Mike Afuleka, a track and field coach with England is among those who strongly felt that it was a difficult thing to do.
Mike took time to analyse the races Blessing ran from the heats to the final and pointed out two errors that slowed Blessing down. He was analysing the races to sports minister Bolaji Abdullahi when Nigerian journalists came in and Abdullahi invited the journalists to hear out the coach who recorded the races and played them back, analysing every move.
Blessing had complained of pains in the morning of the final. Her plan on Sunday was to only jump two times and rest her body for the 100m final on Monday. Her first jump was a 6.89m effort but United State’s Brittney Resse had jumped 7.01 in her second jump and Blessing knew that she had to do more.
That put pressure on her and she had to complete the six jumps, hitting a 6.99m effort that won her the silver. But the jumps had their toil on her and experts here say it could have been better for the Nigerian if the Long Jump event and the 100m were spaced out in the World Championship programme.
“I think the Long Jump affected her but there were other technical things. You saw how she started and what happened midway into the race,” Mike said.
“I have discussed with AFN President, Chief Solomon Ogba for them to know which event to concentrate on any time a programme of a championship clashes like we had here,” Abdullahi said. He has repeatedly said that Nigeria should celebrate the silver that Okagbore won on Sunday.

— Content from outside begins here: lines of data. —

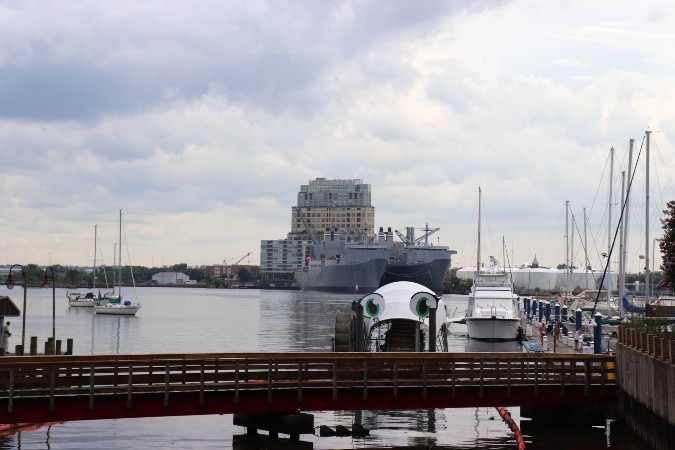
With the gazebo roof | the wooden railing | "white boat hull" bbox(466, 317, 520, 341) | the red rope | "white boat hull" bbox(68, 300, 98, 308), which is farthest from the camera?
"white boat hull" bbox(68, 300, 98, 308)

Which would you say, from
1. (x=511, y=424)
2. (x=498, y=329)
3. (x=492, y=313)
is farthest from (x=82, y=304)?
(x=511, y=424)

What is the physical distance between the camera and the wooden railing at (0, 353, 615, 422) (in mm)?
27672

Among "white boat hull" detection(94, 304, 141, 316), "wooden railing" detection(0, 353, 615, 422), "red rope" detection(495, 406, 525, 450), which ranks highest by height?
"white boat hull" detection(94, 304, 141, 316)

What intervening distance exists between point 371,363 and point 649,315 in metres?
11.0

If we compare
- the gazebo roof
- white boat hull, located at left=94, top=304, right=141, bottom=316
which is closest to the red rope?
the gazebo roof

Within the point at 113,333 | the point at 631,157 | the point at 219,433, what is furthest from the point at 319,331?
the point at 219,433

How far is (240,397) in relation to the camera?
30.1 metres

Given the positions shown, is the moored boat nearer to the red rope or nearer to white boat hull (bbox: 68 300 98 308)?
white boat hull (bbox: 68 300 98 308)

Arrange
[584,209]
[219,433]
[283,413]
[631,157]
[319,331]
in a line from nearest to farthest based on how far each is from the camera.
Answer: [283,413]
[219,433]
[631,157]
[319,331]
[584,209]

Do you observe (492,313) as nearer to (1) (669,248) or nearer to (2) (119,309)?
(1) (669,248)

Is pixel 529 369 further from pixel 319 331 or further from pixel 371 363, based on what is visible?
pixel 319 331

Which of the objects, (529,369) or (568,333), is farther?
(568,333)

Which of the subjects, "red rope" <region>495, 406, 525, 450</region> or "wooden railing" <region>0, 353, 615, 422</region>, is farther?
"red rope" <region>495, 406, 525, 450</region>

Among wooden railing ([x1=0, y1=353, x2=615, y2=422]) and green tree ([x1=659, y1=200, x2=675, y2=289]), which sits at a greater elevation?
green tree ([x1=659, y1=200, x2=675, y2=289])
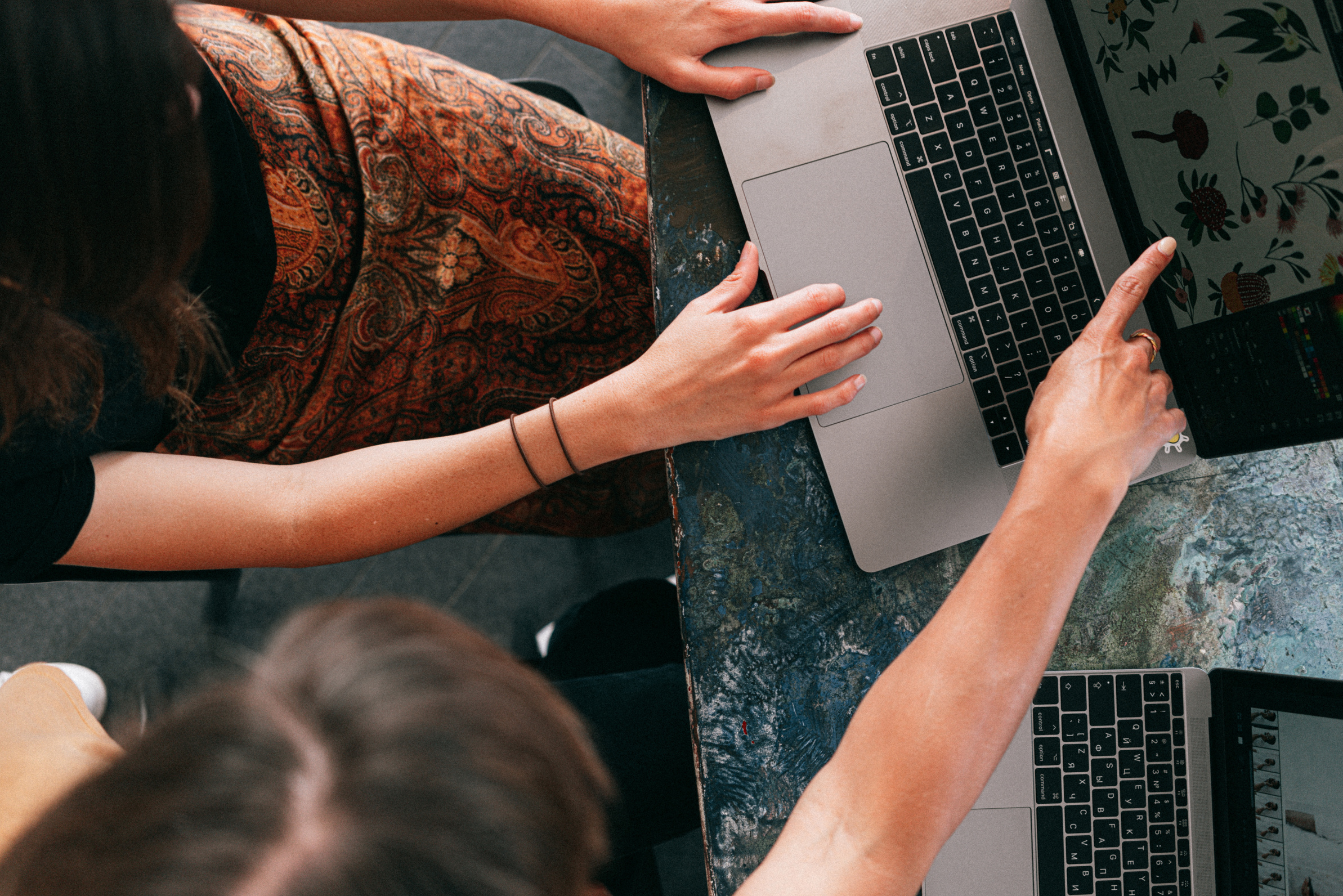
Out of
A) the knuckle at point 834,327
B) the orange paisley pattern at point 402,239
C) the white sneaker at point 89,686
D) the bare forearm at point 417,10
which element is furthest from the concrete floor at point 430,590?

“Blessing cried all day after that race. Ogba brought her here. It was so painful to her. What pained her most was that the winner of the silver medal, Muriella Ahoure of Ivory Coast ran 10.93, a time that she could easily return,” the minister said, adding that “but she is fine now and ready for the 200m.”
Jamaica’s Shelly Anne Fraser Pryce won the race in 10.71 and Carmeliter Jeter of USA placed third with 10.94.
Blessing who just three weeks ago broke the 14 year old African record placed 6th with 11.04.
Abdullahi would like AFN to produce many top class athletes so that the pressure of doing well would not be on only one athlete. It is a job that the National Sports Commission which he heads would have to play a major role in achieving. Financial allocations to AFN, for years, have been meagre. Ogba says that “Abdullahi wants to change that.”